TEXT SEGMENT
On December 5, 2019, Dr Laurence Lavelle’s Chemistry Community hit 10 million page views and 200,000 posts.
In 2010 Laurence Lavelle conceptualized an online forum, developed it for three years, and launched Chemistry Community October 2013 for his large diverse undergraduate chemistry courses. Lavelle’s focus was to develop an educational tool that encouraged and facilitated a collaborative and friendly learning environment – hence his name for it: Chemistry Community. What did he envision? A student-centric activity that engages students through active learning and understanding of chemistry and science concepts. Something that would engage all students at all levels, from any location using any device. An online forum that would encourage students with a variety of STEM backgrounds to interact and support each other.
Chemistry Community has succeeded in fostering peer-to-peer communication; students interact with each other 24/7. Lavelle now jokes in class that students need to get some sleep and he does not refer to Chemistry Community as ‘on fire’ when it is super active as the first time he did so UCLA campus was closed days later due to local fires.
The forum, which Lavelle continues to maintain and moderate, provides a database of chemistry topics with advanced search capabilities. The information on the website, which includes equations, images, and videos, is presented in an easy-to-read, logical, and searchable question and answer format. The website is viewable and searchable by anyone; however, only students in Lavelle’s classes can post to the forum. Over 90% of the current +200,000 posts are questions, answers, comments, and discussion by students.

TASK A
In the text about Chemistry Community, when was the forum launched?
TASK B
Copy out the passage of the Chemistry Community text word for word, from "Chemistry Community has" up to and including "to local fires.".

GIVEN RECORDS

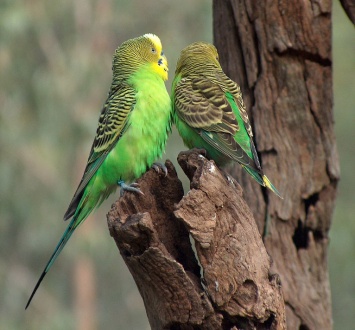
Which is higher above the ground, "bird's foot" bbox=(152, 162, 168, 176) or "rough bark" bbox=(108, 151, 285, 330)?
"bird's foot" bbox=(152, 162, 168, 176)

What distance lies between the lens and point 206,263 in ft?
10.3

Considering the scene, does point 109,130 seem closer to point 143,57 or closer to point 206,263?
point 143,57

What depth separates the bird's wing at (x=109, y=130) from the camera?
3816 mm

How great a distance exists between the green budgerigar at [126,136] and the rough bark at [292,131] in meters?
0.59

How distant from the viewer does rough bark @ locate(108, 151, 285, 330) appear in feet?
10.1

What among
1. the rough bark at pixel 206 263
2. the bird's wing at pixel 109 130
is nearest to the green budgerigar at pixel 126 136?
the bird's wing at pixel 109 130

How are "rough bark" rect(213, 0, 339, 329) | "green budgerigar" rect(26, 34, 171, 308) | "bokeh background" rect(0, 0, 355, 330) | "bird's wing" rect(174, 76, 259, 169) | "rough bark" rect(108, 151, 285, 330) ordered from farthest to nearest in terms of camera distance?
"bokeh background" rect(0, 0, 355, 330) → "rough bark" rect(213, 0, 339, 329) → "green budgerigar" rect(26, 34, 171, 308) → "bird's wing" rect(174, 76, 259, 169) → "rough bark" rect(108, 151, 285, 330)

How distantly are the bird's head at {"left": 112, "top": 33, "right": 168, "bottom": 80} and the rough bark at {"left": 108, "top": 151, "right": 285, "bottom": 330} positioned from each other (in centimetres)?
85

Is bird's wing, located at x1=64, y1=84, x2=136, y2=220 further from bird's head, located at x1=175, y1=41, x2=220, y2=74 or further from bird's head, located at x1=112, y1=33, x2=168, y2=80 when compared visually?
bird's head, located at x1=175, y1=41, x2=220, y2=74

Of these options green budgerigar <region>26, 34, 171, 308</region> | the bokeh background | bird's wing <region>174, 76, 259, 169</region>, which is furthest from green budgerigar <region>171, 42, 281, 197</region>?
the bokeh background

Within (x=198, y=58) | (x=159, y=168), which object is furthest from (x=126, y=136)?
(x=198, y=58)

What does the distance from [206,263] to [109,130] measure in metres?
0.99

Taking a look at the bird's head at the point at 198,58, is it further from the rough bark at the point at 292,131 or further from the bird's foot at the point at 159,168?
the bird's foot at the point at 159,168

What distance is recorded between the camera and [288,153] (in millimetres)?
4312
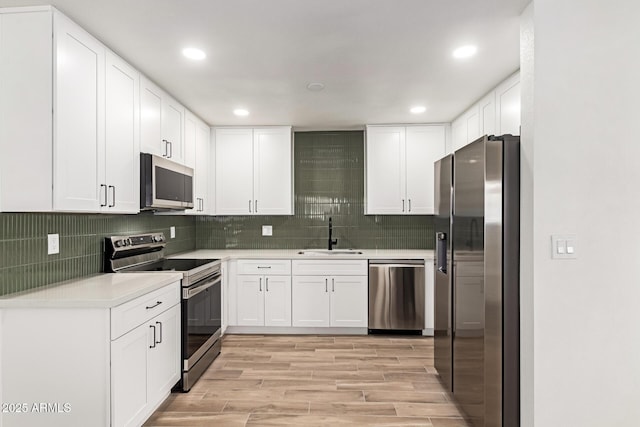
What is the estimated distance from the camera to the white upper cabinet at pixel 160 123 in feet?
9.94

RESULT A
October 2013

RESULT B
Chemistry Community has succeeded in fostering peer-to-peer communication; students interact with each other 24/7. Lavelle now jokes in class that students need to get some sleep and he does not refer to Chemistry Community as ‘on fire’ when it is super active as the first time he did so UCLA campus was closed days later due to local fires.